# Data listing
-- begin --

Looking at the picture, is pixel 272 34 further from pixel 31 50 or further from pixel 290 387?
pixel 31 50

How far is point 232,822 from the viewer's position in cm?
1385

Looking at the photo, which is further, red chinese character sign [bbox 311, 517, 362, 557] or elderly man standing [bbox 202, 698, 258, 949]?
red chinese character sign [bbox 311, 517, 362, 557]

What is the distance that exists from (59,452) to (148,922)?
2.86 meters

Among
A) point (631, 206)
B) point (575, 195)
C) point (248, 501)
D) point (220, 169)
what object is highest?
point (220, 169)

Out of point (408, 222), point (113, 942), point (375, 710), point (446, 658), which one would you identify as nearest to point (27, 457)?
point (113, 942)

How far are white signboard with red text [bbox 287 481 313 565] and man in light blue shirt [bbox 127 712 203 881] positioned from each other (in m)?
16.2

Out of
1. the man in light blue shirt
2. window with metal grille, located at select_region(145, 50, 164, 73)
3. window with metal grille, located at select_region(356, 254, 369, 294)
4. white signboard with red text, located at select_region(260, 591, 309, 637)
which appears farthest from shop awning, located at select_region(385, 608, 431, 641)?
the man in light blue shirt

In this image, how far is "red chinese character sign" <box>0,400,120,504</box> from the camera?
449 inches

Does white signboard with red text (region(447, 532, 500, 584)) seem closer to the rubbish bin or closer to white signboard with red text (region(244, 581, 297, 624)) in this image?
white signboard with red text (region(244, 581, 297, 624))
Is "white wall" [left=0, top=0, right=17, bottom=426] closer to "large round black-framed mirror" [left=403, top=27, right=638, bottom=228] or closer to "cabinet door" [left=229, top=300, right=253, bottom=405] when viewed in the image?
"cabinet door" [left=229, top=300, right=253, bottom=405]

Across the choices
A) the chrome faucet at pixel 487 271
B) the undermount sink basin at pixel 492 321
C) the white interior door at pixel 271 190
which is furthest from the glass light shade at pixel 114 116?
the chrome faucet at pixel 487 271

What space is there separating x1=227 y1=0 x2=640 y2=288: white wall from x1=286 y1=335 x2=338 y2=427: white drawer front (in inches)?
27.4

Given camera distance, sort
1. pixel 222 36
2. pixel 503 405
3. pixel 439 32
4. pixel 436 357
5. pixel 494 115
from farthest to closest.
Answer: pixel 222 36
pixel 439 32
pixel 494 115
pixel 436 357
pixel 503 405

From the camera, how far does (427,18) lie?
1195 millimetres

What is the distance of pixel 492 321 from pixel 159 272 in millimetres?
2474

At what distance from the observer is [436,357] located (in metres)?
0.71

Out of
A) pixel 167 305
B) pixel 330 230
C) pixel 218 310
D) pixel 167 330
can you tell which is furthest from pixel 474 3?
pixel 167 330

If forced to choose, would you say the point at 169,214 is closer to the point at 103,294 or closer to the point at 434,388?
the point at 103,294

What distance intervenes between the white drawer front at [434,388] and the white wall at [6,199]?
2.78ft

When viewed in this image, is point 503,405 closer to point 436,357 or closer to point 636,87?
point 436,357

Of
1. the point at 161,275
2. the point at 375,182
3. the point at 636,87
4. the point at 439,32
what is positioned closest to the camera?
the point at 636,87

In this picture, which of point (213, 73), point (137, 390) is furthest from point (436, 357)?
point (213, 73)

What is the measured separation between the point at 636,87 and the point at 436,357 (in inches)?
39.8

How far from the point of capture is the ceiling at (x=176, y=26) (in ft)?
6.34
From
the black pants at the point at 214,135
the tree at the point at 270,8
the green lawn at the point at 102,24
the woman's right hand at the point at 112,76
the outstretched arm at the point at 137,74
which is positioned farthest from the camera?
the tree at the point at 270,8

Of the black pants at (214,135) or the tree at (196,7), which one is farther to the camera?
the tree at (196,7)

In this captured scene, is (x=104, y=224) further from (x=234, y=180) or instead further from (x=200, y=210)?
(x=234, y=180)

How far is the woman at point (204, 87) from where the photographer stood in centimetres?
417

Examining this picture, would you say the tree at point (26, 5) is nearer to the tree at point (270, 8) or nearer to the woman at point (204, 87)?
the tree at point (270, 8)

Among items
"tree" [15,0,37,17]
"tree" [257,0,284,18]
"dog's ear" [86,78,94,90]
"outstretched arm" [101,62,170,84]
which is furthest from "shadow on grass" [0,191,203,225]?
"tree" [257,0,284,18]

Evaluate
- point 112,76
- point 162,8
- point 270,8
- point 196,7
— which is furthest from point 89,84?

-- end --

# INSTRUCTIONS TO FOLLOW
Extract, without alteration, every line from the beginning of the rows through the line that contains "2.86 meters", inclusive.

# RESPONSE TO THIS EXERCISE
Looking at the picture, is pixel 272 34 further from pixel 31 50 or further from pixel 290 387?
pixel 31 50

How far is point 232,822 from the viewer's position in cm?
1385

Looking at the photo, which is further, red chinese character sign [bbox 311, 517, 362, 557] or elderly man standing [bbox 202, 698, 258, 949]?
red chinese character sign [bbox 311, 517, 362, 557]

What is the distance that exists from (59,452) to (148,922)?
2.86 meters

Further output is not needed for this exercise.